Als ranghöchste Genossin forderte die in Bayern auf verlorenem Posten wahlkämpfende SPD-Vizechefin Natascha Kohnen, dass Seehofer seinen Hut nehmen solle. Burkhard Lischka, Innenpolitiker der SPD-Fraktion, sagte unserer Zeitung, Seehofer habe in 177 Tagen Amtszeit „kein einziges Problem gelöst, dafür aber jede Menge neue Probleme bis hin zur Regierungskrise geschaffen“. Er lebe „in einer Blase, die ausschließlich mit dem Thema Migration angefüllt ist“, und sei „der Großvater der Schlagwortdebatte“. Dabei hätte Seehofer, so Lischka, eigentlich alle Hände voll zu tun, etwa bei der Bekämpfung von Alltagskriminalität. Geleistet habe er nichts, „was ihn in meinen Augen nur bedingt regierungstauglich macht“.

SPD-Chefin: „Das muss aufhören“

Auch SPD-Chefin Andrea Nahles knöpfte sich den Innenminister vor. Eigentlich wollte sie auf der Klausur ihrer Bundestagsfraktion einen „sozialpolitischen Herbst“ einläuten. Über Rente, Mieten, gute Kitas will die SPD mit der Union streiten. Aber jetzt droht wieder das Flüchtlingsthema alles zu dominieren – dank Seehofer. Wenn dieser von der „Mutter aller Probleme“ spreche, „meint er in Wahrheit Frau Merkel“, sagte Nahles. Und weiter: „Das muss aufhören.“ Auf die Frage an Nahles, was passiere, wenn nicht, lautete ihre Antwort: „Das werden wir ja mal sehen.“ Mutig klingt anders, weil angesichts der katastrophalen Umfragewerte die Neigung zu Neuwahlen in der SPD gen null tendiert.

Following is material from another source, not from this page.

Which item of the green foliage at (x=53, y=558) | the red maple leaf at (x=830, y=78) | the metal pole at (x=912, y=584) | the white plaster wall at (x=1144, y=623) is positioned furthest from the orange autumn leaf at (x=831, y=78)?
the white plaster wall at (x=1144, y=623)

Dennoch birgt das Zündeln Seehofers für die Koalition ein Risiko, wie führende SPD-Vertreter am Donnerstag hinter vorgehaltener Hand berichteten: Viele Spitzengenossen funken an die Zentrale, dass der Geduldsfaden bei den Genossen eigentlich schon gerissen sei, dass man dort dann eben lieber im edlen Wettstreit untergehen wolle, als weiter diese Regierung zu stützen, in die man sich ja eh nur unter großen Schmerzen geschleppt habe.

Auch Bundeskanzlerin Angela Merkel ist genert

Entsprechend verärgert sind Seehofers Aussagen auch in der CDU und im Kanzleramt aufgenommen worden. Von „genervtem Augenrollen“ war die Rede, weil er nach mehrwöchiger Ruhe wieder das Thema aufrufe und den Burgfrieden von Anfang Juli gefährden könne. „Wir haben kein Interesse daran, die Dinge wieder eskalieren zu lassen“, hieß es aus der Regierungszentrale. Daher grenzte sich Kanzlerin Angela Merkel (CDU) am Donnerstag in einem Fernsehinterview zwar von Seehofers Satz ab, ohne ihren Innenminister jedoch direkt anzugehen: „Ich sage, die Migrationsfrage stellt uns vor Herausforderungen. Und dabei gibt es auch Probleme.“ Ähnlich äußerte sich die Integrationsbeauftragte Annette Widmann-Mauz: „Deutschland hat in der Vergangenheit von Zuwanderung profitiert und braucht auch künftig Zuwanderung“, sagte die Staatsministerin von der CDU unserer Zeitung: „Natürlich stellt uns die Migration auch vor Herausforderungen, die wir weiterhin entschlossen anpacken müssen.“ Doch wäre das Land „ohne Migration nicht so erfolgreich, wie es heute ist“.

Der Landesgruppenchef der baden-württembergischen CDU-Bundestagsabgeordneten, Andreas Jung, rügte Seehofer ebenfalls: „Der Satz ist falsch – das zeigt schon der Umkehrschluss, wonach es ohne Migration in Deutschland keine Probleme gäbe, was schon angesichts des Handlungsbedarfs wegen Demografie, Fachkräftemangel und Klimawandel einfach nicht stimmt.“ Jung forderte ihn zur Mäßigung auf.